Eight years after their last battle, Chucky is back to face Andy (Justin Whalin).
Now a teen at a military academy, Andy has to dodge real bullets instead of rubber ones.
Writer Don Mancini said he was running out of ideas around the third entry, and you can feel it.
But while this entry does feel the most threadbare of the series so far, there is a lot of interesting ideas here.
For one thing, the movie does not look like a quick cash-in. It looks slick, and the main title sequence - showing Chucky’s blood mixing into the mould of a new doll - is fantastic.
The military academy setting fits Andy’s precarious place in the previous movies, as society tries to make him fit by locking him away.
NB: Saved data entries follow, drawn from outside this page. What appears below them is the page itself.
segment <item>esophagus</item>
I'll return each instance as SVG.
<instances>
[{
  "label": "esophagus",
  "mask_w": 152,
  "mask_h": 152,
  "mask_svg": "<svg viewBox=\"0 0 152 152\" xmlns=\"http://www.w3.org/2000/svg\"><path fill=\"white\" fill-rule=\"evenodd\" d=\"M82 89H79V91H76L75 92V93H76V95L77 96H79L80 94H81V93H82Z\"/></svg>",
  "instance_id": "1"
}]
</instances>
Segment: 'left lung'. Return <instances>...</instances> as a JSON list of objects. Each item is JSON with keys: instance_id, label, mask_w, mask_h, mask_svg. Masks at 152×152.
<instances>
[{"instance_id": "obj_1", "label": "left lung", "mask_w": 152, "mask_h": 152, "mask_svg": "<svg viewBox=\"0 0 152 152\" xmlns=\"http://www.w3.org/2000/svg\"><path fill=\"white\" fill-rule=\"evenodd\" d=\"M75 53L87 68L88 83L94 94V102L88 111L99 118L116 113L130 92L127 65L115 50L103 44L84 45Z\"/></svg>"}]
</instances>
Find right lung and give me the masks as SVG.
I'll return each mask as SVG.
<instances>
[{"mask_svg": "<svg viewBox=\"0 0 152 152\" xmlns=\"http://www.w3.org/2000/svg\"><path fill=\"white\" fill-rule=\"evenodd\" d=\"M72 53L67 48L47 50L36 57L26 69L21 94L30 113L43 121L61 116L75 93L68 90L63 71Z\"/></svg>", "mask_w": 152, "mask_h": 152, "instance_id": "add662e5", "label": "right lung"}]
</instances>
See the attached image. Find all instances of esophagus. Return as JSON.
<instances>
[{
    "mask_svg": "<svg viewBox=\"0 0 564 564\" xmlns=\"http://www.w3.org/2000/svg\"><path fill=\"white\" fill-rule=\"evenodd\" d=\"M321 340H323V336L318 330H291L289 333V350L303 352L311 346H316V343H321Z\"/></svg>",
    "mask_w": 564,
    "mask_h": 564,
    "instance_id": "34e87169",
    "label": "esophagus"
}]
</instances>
Since this film takes place eight years later, Alex Vincent could not return so Andy is now played by Justin Whalin - he is solid in the role, and is particularly well-cast for this entry.
The film wants to be about kids trying to play at a specific kind of masculinity, and Whalin projects a softness and empathy that - whether technique or just natural affect - creates a clash that works for this theme.
This clash between Andy and the bullies at the camp is all about gender roles. As with the previous films, Andy is mentored by a more mature woman, Kristin (Perrey Reeves) who has mastered this environment, and is able to help him overcome these forces without losing himself.
As for his nemesis, Chucky is more of an evil trickster here. It feels like Don Mancini teeing up the wilder antics the the ginger terror would get up to in later movies. Shipping himself to camp, sneaking about the place with impunity - this movie is a showcase for its villain.
He even uses the war games against the students, swapping out the bullets for one of the teams.
The third act has some inventive touches - the setting in a haunted house/roller coaster is eye catching - but there is something missing from the showdown - a catharsis, a sense of some kind of deeper change in Andy, that is missing.
This is the first film where he has to save everyone by himself - proving that he is no longer a child who needs to be rescued.
It does not feel like a final instalment - nothing in the film teases another film, but it does not feel like we are saying goodbye to Chucky or Andy.